0
votes

I have the following dataset, and I would like to have the average date (Month and day) for each (phenology) pheno and station across years. It seems I can directly use the mean function to calculate the mean for the date format objects. However, if I convert the month day to date, with function as.Date, then the year is added, and the average date is not independent of years. How can I directly calculate the mean date only based on Month and day?
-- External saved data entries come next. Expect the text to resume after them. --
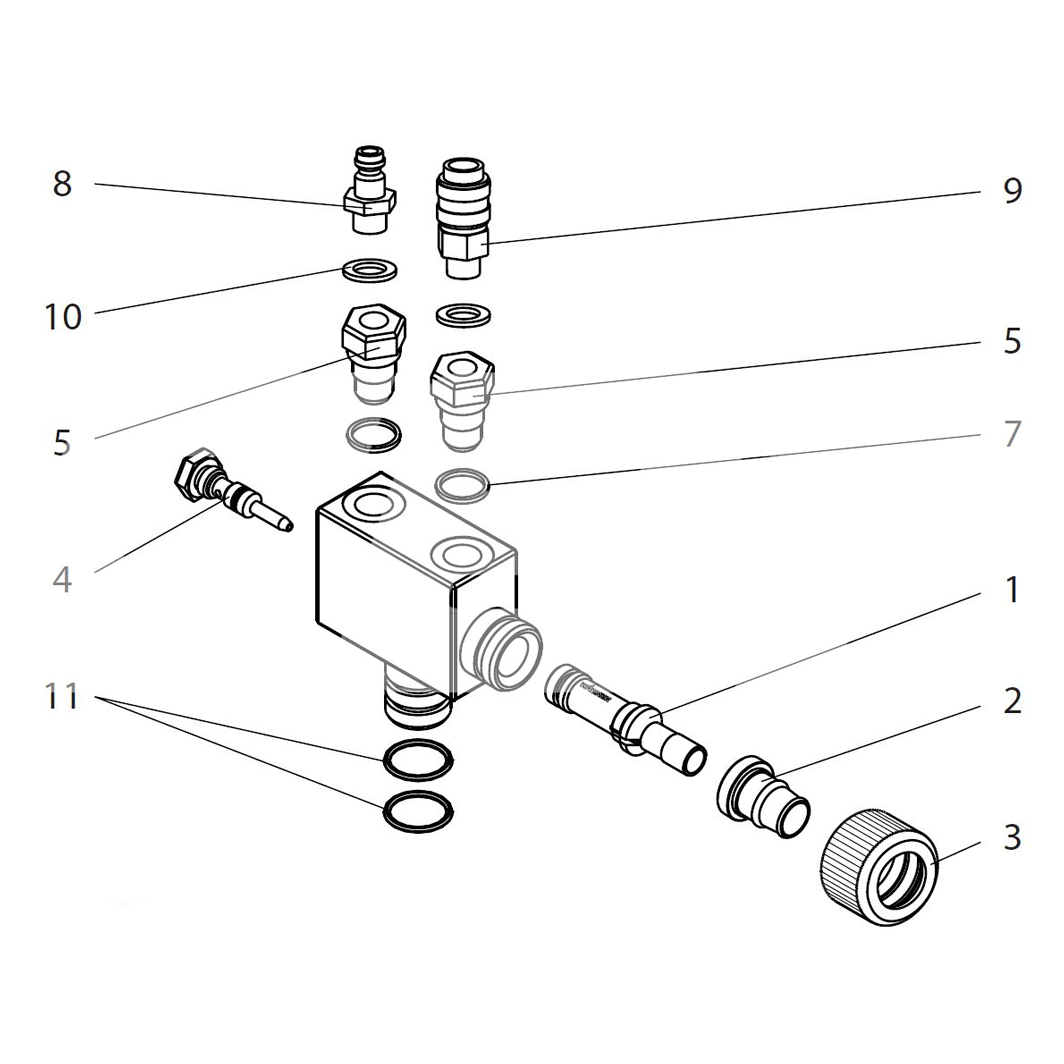 8
9
10
5
5
7
4
1
11
2
3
enter image description here

2
Could you share your dataset in this question using 'dput()' and your expected outcome? - jhyeon

2 Answers

0
votes

You cannot compute a "mean month + day" independet of the year, since not every year has the same number of days. So you need to choose a fixed year for your computations.

Then you can:

  1. Create "dummy" date objects which have the correct month and day, but the previously select year.
  2. Compute the mean of those dummies
  3. Extract month and day from the result (remove the year)
0
votes

You can use the yday function from the lubridate package to convert each date into the day of the year for that year then average the day of the year for each Pheno. The conversion of the day of the year to a month and day depends upon whether your want the date in a leap year or non leap year. I report both dates.

The code looks like:

    library(tidyverse)
    library(lubridate)
#
#    calculate average day of year
#
    average_doy <- df  %>% mutate(day_of_year = yday(as.Date(paste(Year,Month,Day, sep="-")))) %>%
               group_by(Pheno) %>%
               summarize(avg_doy = round(mean(day_of_year,0))) 
 #   set base years
     non_leap_year <- 2003
     leap_year <- 2004
 #
 #   convert day of year to average day using base years 
 #
      averages <- average_doy %>% 
             mutate(avg_non_leap_year_mon_day = paste(avg_doy, non_leap_year, sep="_") %>% 
                                                as.Date(format = "%j_%Y") %>%
                                                str_remove(paste0(non_leap_year,"-")),
                    avg_leap_year_mon_day = paste(avg_doy, leap_year, sep="_") %>%
                                            as.Date(format = "%j_%Y") %>%  
                                            str_remove(paste0(leap_year,"-") ))
          

Using the first seven rows of your data, this gives

# A tibble: 3 x 4
  Pheno         avg_doy avg_non_leap_year_mon_day avg_leap_year_mon_day
  <chr>           <dbl> <chr>                     <chr>                
1 Dormant           348 12-14                     12-13                
2 Tillering         343 12-09                     12-08                
3 Turning green      48 02-17                     02-17